### [Lo que se pide]
Según el fragmento dado, ¿cuánto tiempo de vida ha cumplido este año quien escribe?

### [Fragmento dado]
****

Es ya el final del año: de un año que se acumula como tantos otros en el cesto de lo pasado. Y en medio de las festividades, de los brindis, de los abrazos, no puede uno dejar de mirar con nostalgia lo que ha quedado atrás.

Al final uno se va haciendo inevitablemente viejo. Cuando uno es joven es difícil entender el proceso. Piensa uno que la juventud se mantendrá como por arte de magia. Quizá por eso los jóvenes suelen tratar con tanto desprecio a los viejos: no creen que llegarán realmente a ser como ellos. Cuando se dan cuenta de que el tiempo pasa por todos, ya es demasiado tarde.

Sí, yo también me he vuelto viejo. He cumplido este año el medio siglo de vida. Es mucho tiempo: especialmente en un país en que una tercera parte de la población tiene menos de 15 años. Pasé sin darme cuenta de niño prodigio a viejo tonto.

Soy lo suficientemente viejo para haber tenido una televisión de blanco y negro en que se veían solamente tres canales. Y para haber coleccionado discos de música impresos en acetato negro y que se escuchaban con una aguja: los tuve de 33 revoluciones por minuto y de 45 y llegué a tener unos cuantos de 78.

****

### [Material]
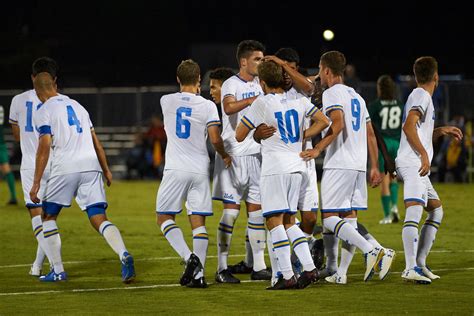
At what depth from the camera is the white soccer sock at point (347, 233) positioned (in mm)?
10828

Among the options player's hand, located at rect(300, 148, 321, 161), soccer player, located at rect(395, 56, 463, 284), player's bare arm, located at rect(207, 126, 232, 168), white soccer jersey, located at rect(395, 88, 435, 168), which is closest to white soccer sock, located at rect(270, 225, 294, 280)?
player's hand, located at rect(300, 148, 321, 161)

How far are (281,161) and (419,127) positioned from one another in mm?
1620

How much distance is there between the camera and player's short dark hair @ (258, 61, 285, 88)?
1066 centimetres

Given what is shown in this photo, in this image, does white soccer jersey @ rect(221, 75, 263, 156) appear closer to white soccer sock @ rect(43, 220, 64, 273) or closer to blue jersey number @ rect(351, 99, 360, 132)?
blue jersey number @ rect(351, 99, 360, 132)

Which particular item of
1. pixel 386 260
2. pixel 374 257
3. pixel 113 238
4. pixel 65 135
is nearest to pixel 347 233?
pixel 374 257

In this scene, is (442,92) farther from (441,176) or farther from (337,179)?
(337,179)

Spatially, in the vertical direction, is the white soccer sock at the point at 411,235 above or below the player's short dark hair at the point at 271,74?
below

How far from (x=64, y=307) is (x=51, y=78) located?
306 centimetres

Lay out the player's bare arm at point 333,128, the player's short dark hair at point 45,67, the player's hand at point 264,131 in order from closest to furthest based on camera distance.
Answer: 1. the player's hand at point 264,131
2. the player's bare arm at point 333,128
3. the player's short dark hair at point 45,67

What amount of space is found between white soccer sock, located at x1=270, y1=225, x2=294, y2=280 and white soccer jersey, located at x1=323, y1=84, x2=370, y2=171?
3.19 ft

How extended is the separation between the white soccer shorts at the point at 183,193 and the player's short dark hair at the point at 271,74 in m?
1.32

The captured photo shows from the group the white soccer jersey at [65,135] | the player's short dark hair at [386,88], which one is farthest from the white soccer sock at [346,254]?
the player's short dark hair at [386,88]

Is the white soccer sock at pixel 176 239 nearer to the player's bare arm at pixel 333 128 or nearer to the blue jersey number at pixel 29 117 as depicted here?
the player's bare arm at pixel 333 128

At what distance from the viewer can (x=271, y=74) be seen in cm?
1066
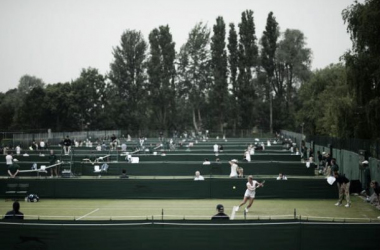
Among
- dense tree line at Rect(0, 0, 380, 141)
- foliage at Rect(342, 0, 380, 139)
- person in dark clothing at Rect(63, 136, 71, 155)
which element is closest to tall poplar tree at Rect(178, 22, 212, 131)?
dense tree line at Rect(0, 0, 380, 141)

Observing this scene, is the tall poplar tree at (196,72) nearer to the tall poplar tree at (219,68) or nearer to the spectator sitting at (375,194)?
the tall poplar tree at (219,68)

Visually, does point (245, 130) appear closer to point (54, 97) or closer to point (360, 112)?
point (54, 97)

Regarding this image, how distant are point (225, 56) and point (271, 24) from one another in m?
10.8

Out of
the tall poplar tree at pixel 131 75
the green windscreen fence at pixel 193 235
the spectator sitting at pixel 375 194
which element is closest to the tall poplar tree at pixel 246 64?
the tall poplar tree at pixel 131 75

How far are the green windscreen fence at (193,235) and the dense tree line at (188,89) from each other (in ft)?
215

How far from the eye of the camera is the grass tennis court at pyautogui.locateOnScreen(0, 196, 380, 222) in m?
22.0

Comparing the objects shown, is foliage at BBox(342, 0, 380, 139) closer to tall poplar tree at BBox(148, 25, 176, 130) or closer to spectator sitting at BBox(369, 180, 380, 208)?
spectator sitting at BBox(369, 180, 380, 208)

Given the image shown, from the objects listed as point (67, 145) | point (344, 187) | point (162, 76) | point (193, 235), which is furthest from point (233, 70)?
point (193, 235)

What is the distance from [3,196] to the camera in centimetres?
2875

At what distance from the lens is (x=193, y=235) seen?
12.5 meters

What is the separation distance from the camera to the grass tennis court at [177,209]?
2205 cm

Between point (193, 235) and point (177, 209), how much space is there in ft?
40.3

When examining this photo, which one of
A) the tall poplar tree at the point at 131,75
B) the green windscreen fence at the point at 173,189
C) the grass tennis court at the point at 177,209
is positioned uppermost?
the tall poplar tree at the point at 131,75

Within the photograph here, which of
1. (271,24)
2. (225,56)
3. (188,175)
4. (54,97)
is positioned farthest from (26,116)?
(188,175)
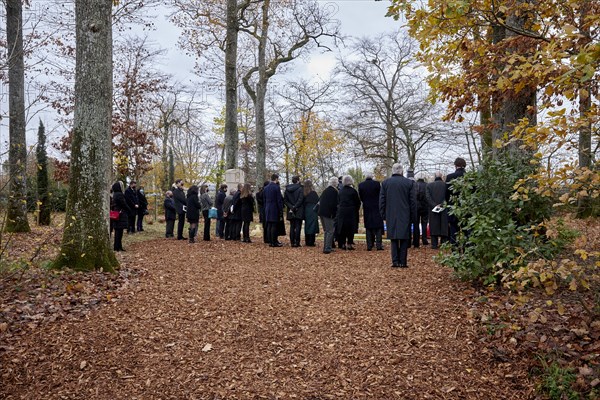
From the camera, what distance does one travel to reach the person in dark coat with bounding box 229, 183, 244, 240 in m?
13.0

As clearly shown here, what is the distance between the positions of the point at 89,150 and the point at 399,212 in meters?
5.48

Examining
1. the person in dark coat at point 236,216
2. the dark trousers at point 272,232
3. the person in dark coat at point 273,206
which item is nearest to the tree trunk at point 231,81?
the person in dark coat at point 236,216

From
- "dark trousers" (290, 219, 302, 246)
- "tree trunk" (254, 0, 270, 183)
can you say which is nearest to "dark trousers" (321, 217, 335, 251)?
"dark trousers" (290, 219, 302, 246)

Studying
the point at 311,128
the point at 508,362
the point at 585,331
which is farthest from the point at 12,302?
the point at 311,128

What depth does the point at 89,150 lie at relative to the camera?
6676mm

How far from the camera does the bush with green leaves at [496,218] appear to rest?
548 centimetres

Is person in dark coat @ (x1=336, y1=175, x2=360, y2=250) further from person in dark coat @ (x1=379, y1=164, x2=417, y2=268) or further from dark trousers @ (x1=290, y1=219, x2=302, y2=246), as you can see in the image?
person in dark coat @ (x1=379, y1=164, x2=417, y2=268)

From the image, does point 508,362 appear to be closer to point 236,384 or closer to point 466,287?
point 466,287

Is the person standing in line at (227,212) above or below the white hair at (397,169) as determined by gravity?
below

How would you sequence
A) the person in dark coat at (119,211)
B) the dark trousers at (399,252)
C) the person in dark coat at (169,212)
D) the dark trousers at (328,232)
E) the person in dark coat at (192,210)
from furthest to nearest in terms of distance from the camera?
1. the person in dark coat at (169,212)
2. the person in dark coat at (192,210)
3. the dark trousers at (328,232)
4. the person in dark coat at (119,211)
5. the dark trousers at (399,252)

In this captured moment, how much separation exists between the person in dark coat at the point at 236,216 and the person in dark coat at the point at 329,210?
341cm

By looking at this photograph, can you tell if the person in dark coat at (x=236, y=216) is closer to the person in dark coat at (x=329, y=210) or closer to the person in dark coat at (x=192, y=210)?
the person in dark coat at (x=192, y=210)

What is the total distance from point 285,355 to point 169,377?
1.14 meters

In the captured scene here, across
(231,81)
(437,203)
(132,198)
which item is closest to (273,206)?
(437,203)
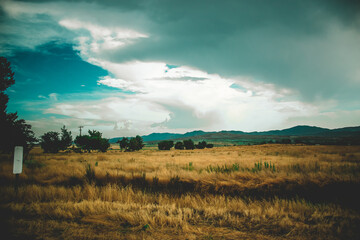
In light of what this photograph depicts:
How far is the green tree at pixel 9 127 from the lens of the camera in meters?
15.4

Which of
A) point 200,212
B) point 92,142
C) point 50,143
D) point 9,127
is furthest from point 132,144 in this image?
point 200,212

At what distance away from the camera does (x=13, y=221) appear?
12.4ft

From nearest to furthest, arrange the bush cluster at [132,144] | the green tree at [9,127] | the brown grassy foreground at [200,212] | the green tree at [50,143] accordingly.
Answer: the brown grassy foreground at [200,212] < the green tree at [9,127] < the green tree at [50,143] < the bush cluster at [132,144]

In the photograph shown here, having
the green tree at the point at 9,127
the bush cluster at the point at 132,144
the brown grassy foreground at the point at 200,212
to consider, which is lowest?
the bush cluster at the point at 132,144

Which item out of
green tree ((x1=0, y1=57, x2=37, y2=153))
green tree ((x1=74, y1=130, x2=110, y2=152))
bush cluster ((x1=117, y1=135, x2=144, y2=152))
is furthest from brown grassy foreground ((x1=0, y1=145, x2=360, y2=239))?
bush cluster ((x1=117, y1=135, x2=144, y2=152))

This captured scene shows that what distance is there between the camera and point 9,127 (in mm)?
15750

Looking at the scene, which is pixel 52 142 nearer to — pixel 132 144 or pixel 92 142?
pixel 92 142

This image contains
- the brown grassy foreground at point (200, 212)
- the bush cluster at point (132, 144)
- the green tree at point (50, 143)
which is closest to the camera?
the brown grassy foreground at point (200, 212)

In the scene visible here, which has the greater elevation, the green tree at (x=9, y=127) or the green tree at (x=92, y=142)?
the green tree at (x=9, y=127)

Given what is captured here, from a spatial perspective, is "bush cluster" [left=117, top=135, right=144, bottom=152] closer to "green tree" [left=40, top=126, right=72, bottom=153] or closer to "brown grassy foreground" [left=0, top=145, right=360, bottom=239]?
"green tree" [left=40, top=126, right=72, bottom=153]

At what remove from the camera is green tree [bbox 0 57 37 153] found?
15.4m

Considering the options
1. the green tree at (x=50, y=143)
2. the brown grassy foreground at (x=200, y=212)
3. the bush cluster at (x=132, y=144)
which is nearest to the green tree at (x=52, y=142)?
the green tree at (x=50, y=143)

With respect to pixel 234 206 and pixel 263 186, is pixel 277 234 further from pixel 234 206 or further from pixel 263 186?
pixel 263 186

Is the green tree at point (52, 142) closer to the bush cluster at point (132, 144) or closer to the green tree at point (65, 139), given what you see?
the green tree at point (65, 139)
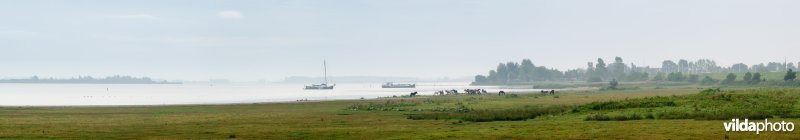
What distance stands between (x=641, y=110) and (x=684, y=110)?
2.87m

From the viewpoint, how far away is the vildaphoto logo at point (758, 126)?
35562 mm

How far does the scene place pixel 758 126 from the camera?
36.8 m

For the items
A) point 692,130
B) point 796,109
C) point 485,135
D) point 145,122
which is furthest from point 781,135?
point 145,122

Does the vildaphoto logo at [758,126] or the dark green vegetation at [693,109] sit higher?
the dark green vegetation at [693,109]

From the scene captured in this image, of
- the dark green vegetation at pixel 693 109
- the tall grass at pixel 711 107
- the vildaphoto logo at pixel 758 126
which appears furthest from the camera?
the dark green vegetation at pixel 693 109

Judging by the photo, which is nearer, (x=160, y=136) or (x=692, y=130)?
(x=692, y=130)

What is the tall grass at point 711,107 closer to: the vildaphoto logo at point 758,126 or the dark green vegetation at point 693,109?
the dark green vegetation at point 693,109

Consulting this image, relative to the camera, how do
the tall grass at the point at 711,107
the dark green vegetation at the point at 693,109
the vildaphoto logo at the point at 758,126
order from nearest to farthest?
the vildaphoto logo at the point at 758,126 → the tall grass at the point at 711,107 → the dark green vegetation at the point at 693,109

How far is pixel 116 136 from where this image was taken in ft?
138

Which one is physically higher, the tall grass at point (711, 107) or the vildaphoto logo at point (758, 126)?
the tall grass at point (711, 107)

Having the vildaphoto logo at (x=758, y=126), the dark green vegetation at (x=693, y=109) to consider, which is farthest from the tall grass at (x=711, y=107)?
the vildaphoto logo at (x=758, y=126)

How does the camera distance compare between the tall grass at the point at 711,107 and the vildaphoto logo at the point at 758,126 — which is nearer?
the vildaphoto logo at the point at 758,126

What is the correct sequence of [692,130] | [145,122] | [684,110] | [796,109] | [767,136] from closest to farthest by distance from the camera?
[767,136] → [692,130] → [796,109] → [684,110] → [145,122]

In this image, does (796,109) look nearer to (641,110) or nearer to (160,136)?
(641,110)
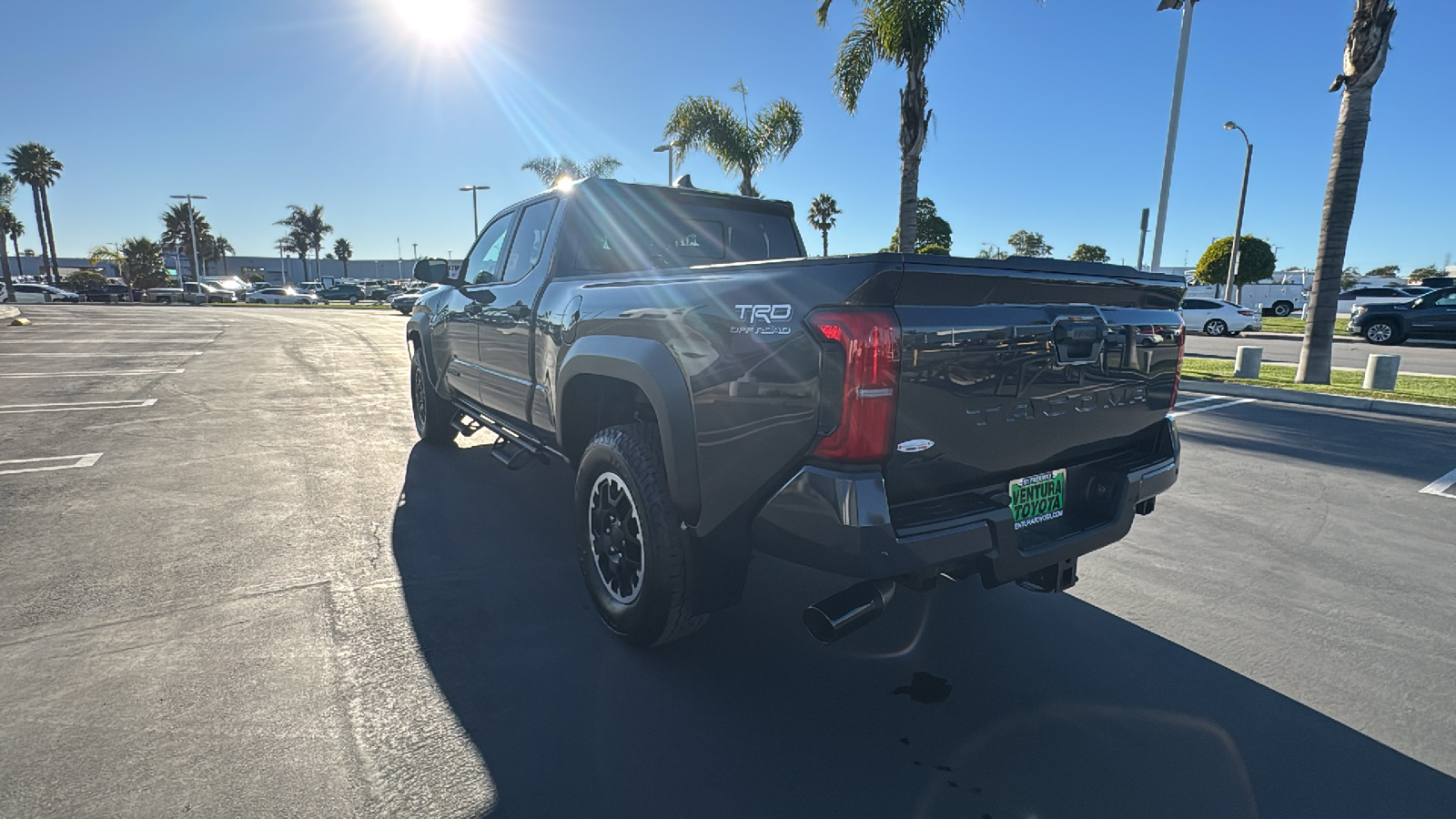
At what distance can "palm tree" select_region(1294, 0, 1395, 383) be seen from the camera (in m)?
9.51

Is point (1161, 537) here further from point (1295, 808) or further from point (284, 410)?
point (284, 410)

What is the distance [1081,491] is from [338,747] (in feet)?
9.12

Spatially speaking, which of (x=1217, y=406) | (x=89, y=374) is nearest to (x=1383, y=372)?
(x=1217, y=406)

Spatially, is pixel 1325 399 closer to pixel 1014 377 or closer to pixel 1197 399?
pixel 1197 399

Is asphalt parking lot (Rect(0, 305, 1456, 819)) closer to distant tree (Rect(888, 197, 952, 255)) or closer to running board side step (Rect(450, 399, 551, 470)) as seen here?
running board side step (Rect(450, 399, 551, 470))

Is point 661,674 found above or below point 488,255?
below

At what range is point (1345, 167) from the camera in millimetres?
9977

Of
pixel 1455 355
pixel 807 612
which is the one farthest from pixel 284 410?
pixel 1455 355

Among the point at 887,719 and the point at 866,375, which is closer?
the point at 866,375

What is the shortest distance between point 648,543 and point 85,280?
2926 inches

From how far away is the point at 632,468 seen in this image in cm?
278

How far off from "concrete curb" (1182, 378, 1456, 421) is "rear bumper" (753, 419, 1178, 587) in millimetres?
8911

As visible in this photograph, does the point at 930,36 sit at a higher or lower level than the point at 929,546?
higher

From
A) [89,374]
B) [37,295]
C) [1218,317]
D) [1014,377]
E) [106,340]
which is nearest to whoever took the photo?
[1014,377]
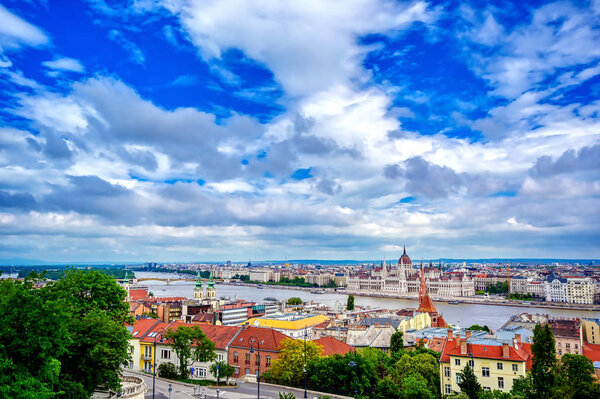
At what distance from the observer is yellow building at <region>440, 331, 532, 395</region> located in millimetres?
28945

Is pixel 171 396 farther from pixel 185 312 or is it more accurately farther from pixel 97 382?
pixel 185 312

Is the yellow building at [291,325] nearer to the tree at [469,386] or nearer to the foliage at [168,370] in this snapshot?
the foliage at [168,370]

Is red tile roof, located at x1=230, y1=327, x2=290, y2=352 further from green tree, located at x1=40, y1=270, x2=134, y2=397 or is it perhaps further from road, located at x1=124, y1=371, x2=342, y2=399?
green tree, located at x1=40, y1=270, x2=134, y2=397

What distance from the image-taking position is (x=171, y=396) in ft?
85.7

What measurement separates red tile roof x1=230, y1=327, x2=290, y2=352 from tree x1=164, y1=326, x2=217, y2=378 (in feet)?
8.68

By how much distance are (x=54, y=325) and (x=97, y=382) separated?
591 cm

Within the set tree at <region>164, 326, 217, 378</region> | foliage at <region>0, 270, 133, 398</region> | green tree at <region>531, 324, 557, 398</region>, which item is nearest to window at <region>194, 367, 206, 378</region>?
tree at <region>164, 326, 217, 378</region>

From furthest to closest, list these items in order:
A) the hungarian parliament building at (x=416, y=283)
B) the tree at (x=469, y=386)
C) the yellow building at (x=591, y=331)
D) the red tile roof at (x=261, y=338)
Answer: the hungarian parliament building at (x=416, y=283) < the yellow building at (x=591, y=331) < the red tile roof at (x=261, y=338) < the tree at (x=469, y=386)

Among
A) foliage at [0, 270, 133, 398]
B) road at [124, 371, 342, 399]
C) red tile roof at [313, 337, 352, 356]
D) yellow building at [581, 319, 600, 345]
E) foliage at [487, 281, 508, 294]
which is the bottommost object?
foliage at [487, 281, 508, 294]

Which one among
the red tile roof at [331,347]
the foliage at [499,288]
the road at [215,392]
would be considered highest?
the red tile roof at [331,347]

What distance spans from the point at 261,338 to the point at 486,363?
15.5 meters

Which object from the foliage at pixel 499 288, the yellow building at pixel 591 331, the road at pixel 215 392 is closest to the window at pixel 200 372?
the road at pixel 215 392

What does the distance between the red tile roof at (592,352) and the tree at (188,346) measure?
3010 cm

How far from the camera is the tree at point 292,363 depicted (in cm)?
3095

****

### [Respuesta correcta]
Ha cumplido medio siglo de vida.